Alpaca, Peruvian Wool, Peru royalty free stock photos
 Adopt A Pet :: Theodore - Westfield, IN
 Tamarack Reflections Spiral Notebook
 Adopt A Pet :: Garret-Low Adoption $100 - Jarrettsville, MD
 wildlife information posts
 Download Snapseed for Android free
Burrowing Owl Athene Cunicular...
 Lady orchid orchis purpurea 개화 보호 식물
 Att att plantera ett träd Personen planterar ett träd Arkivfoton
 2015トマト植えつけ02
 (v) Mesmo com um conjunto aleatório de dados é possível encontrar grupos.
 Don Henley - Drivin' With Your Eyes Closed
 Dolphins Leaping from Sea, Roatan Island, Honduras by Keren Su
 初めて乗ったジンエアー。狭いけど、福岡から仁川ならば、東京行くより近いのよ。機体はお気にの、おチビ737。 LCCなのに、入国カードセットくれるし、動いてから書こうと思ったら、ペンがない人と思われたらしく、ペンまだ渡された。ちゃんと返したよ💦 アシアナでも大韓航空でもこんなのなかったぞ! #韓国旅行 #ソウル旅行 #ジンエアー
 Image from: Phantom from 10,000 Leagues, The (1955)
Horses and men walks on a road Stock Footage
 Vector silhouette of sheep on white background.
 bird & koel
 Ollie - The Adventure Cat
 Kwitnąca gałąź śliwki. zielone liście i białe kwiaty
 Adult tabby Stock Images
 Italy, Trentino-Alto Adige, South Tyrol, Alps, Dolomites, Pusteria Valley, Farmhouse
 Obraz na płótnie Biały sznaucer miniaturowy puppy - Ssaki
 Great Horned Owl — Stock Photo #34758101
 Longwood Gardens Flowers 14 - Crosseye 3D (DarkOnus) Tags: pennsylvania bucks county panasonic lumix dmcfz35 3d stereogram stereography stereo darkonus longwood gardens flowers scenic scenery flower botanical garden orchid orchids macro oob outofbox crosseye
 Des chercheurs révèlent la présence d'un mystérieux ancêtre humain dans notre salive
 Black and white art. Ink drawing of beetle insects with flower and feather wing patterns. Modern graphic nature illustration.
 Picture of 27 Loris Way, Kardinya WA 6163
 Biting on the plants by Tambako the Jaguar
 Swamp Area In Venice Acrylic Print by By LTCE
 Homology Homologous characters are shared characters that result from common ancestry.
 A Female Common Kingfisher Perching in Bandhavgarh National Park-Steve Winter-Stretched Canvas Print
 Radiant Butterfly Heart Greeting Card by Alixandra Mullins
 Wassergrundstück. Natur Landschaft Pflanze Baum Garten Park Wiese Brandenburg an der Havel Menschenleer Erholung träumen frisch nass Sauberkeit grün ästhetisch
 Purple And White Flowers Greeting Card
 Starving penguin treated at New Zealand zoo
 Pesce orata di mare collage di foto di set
★ ★ ★ ★
For the material above, reproduce exactly the lines from the line with "wildlife information posts" to the line with "Starving penguin treated at New Zealand zoo", inclusive, and exclude all others.

> _REPLY_:
 wildlife information posts
 Download Snapseed for Android free
Burrowing Owl Athene Cunicular...
 Lady orchid orchis purpurea 개화 보호 식물
 Att att plantera ett träd Personen planterar ett träd Arkivfoton
 2015トマト植えつけ02
 (v) Mesmo com um conjunto aleatório de dados é possível encontrar grupos.
 Don Henley - Drivin' With Your Eyes Closed
 Dolphins Leaping from Sea, Roatan Island, Honduras by Keren Su
 初めて乗ったジンエアー。狭いけど、福岡から仁川ならば、東京行くより近いのよ。機体はお気にの、おチビ737。 LCCなのに、入国カードセットくれるし、動いてから書こうと思ったら、ペンがない人と思われたらしく、ペンまだ渡された。ちゃんと返したよ💦 アシアナでも大韓航空でもこんなのなかったぞ! #韓国旅行 #ソウル旅行 #ジンエアー
 Image from: Phantom from 10,000 Leagues, The (1955)
Horses and men walks on a road Stock Footage
 Vector silhouette of sheep on white background.
 bird & koel
 Ollie - The Adventure Cat
 Kwitnąca gałąź śliwki. zielone liście i białe kwiaty
 Adult tabby Stock Images
 Italy, Trentino-Alto Adige, South Tyrol, Alps, Dolomites, Pusteria Valley, Farmhouse
 Obraz na płótnie Biały sznaucer miniaturowy puppy - Ssaki
 Great Horned Owl — Stock Photo #34758101
 Longwood Gardens Flowers 14 - Crosseye 3D (DarkOnus) Tags: pennsylvania bucks county panasonic lumix dmcfz35 3d stereogram stereography stereo darkonus longwood gardens flowers scenic scenery flower botanical garden orchid orchids macro oob outofbox crosseye
 Des chercheurs révèlent la présence d'un mystérieux ancêtre humain dans notre salive
 Black and white art. Ink drawing of beetle insects with flower and feather wing patterns. Modern graphic nature illustration.
 Picture of 27 Loris Way, Kardinya WA 6163
 Biting on the plants by Tambako the Jaguar
 Swamp Area In Venice Acrylic Print by By LTCE
 Homology Homologous characters are shared characters that result from common ancestry.
 A Female Common Kingfisher Perching in Bandhavgarh National Park-Steve Winter-Stretched Canvas Print
 Radiant Butterfly Heart Greeting Card by Alixandra Mullins
 Wassergrundstück. Natur Landschaft Pflanze Baum Garten Park Wiese Brandenburg an der Havel Menschenleer Erholung träumen frisch nass Sauberkeit grün ästhetisch
 Purple And White Flowers Greeting Card
 Starving penguin treated at New Zealand zoo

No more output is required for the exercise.